Cary v. Commissioner, 313 U.S. 441 (1941)

Decided: May 26, 1941
Syllabus

U.S. Supreme Court

Cary v. Commissioner, 313 U.S. 441 (1941)

Cary v. Commissioner of Internal Revenue

No. 734

Argued May 1, 1941

Decided May 26, 1941*

313 U.S. 441

Syllabus

Decided upon the authority of Helvering v. Reynolds, ante, p. 313 U. S. 428. P. 313 U. S. 443.

116 F.2d 800 affirmed.

Page 313 U. S. 442

Certiorari, 312 U.S. 675, to review judgments which affirmed decisions of the Board of Tax Appeals sustaining income tax assessments.


Opinions

U.S. Supreme Court

Cary v. Commissioner, 313 U.S. 441 (1941) Cary v. Commissioner of Internal Revenue

No. 734

Argued May 1, 1941

Decided May 26, 1941313 U.S. 441ast|>*

313 U.S. 441

CERTIORARI TO THE CIRCUIT COURT OF APPEALS

FOR THE SECOND CIRCUIT

Syllabus

Decided upon the authority of Helvering v. Reynolds, ante, p. 313 U. S. 428. P. 313 U. S. 443.

116 F.2d 800 affirmed.

Page 313 U. S. 442

Certiorari, 312 U.S. 675, to review judgments which affirmed decisions of the Board of Tax Appeals sustaining income tax assessments.

MR. JUSTICE DOUGLAS delivered the opinion of the Court.

Henry M. Flagler died on May 20, 1913. Petitioners are legatees under a testamentary trust created under his will. The trust continued for a period of ten years from his death and terminated on May 20, 1923. As of that time, the trustees delivered to petitioners [Footnote 1] certain securities which were sold by them in 1934 and 1936. The question presented is whether the basis for computing gain or loss on such sales under § 113(a)(5) of the Revenue Acts of 1934, 48 Stat. 680, and 1936, [Footnote 2] 49 Stat. 1648, is the value of the securities when delivered to the legatees or their value on the date of death of the decedent. Petitioners make substantially the same

Page 313 U. S. 443

argument for application of the former criterion as did respondent in Helvering v. Reynolds, ante, p. 313 U. S. 428. And they contend that, under Florida law, they had, at the date of death, only contingent interests. But, assuming they are correct in the latter contention, it is of no avail. For the reasons stated in Helvering v. Reynolds, supra, the proper basis was the value of the securities at the death of the decedent. Accordingly, the judgments of the court below (116 F.2d 800) must be affirmed.

THE CHIEF JUSTICE and MR. JUSTICE ROBERTS dissent for the reasons stated in their dissent in Helvering v. Reynolds, ante, p. 313 U. S. 435.

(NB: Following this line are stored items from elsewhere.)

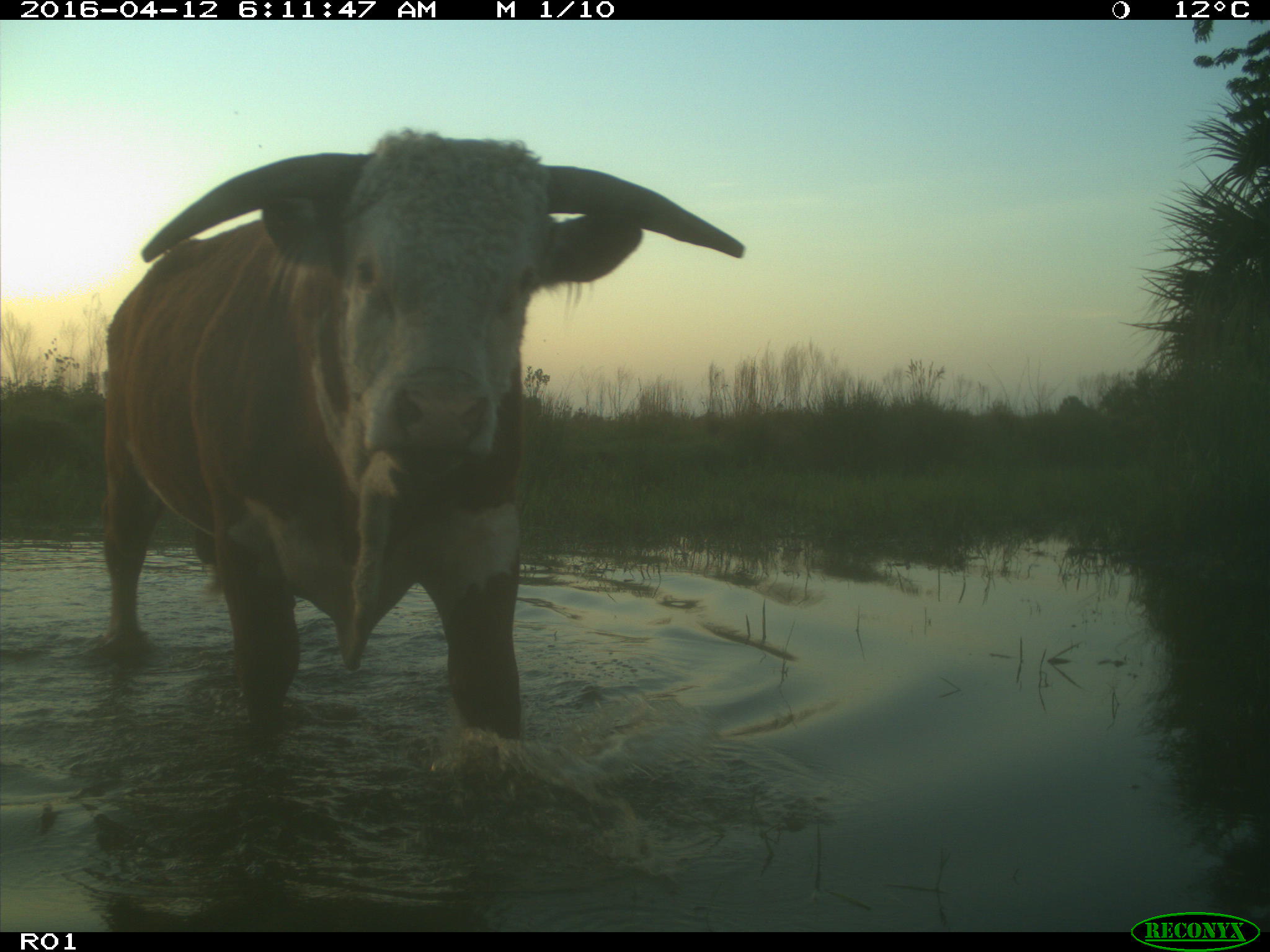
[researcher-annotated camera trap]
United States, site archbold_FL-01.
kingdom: Animalia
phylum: Chordata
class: Mammalia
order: Artiodactyla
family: Bovidae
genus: Bos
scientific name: Bos taurus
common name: domestic cow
Bos taurus (domestic cow).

* Together with No. 735, Flagler v. Commissioner of Internal Revenue; No. 736, Estate of Flagler v. Commissioner of Internal Revenue, and No. 737, Matthews v. Commissioner of Internal Revenue, also on writ of certiorari, 312 U.S. 675-676, to the Circuit Court of Appeal for the Second Circuit.

[Footnote 1]

Some securities had previously been delivered to Harry Harkness Flagler, petitioner in No. 735, on April 26, 1921. Annie L. Flagler, whose estate is the petitioner in No. 736, received the securities here involved as a gift from her husband, Harry Harkness Flagler. The situation therefore is the same as to both these parties, since it is stipulated that he had received the securities as indicated above.

[Footnote 2]

Sec. 113(a)(5) of the 1936 Act, is the same as § 113(a)(5) of the 1934 Act. Art. 113(a)(5)-1 of Treasury Regulations 94, promulgated under the 1936 Act, contains provisions identical with those of Art. 113(a)(5)-1 of Regulations 86 under the 1934 Act. The relevant portions of that section and regulation under the 1934 Act are set forth in Helvering v. Reynolds, supra.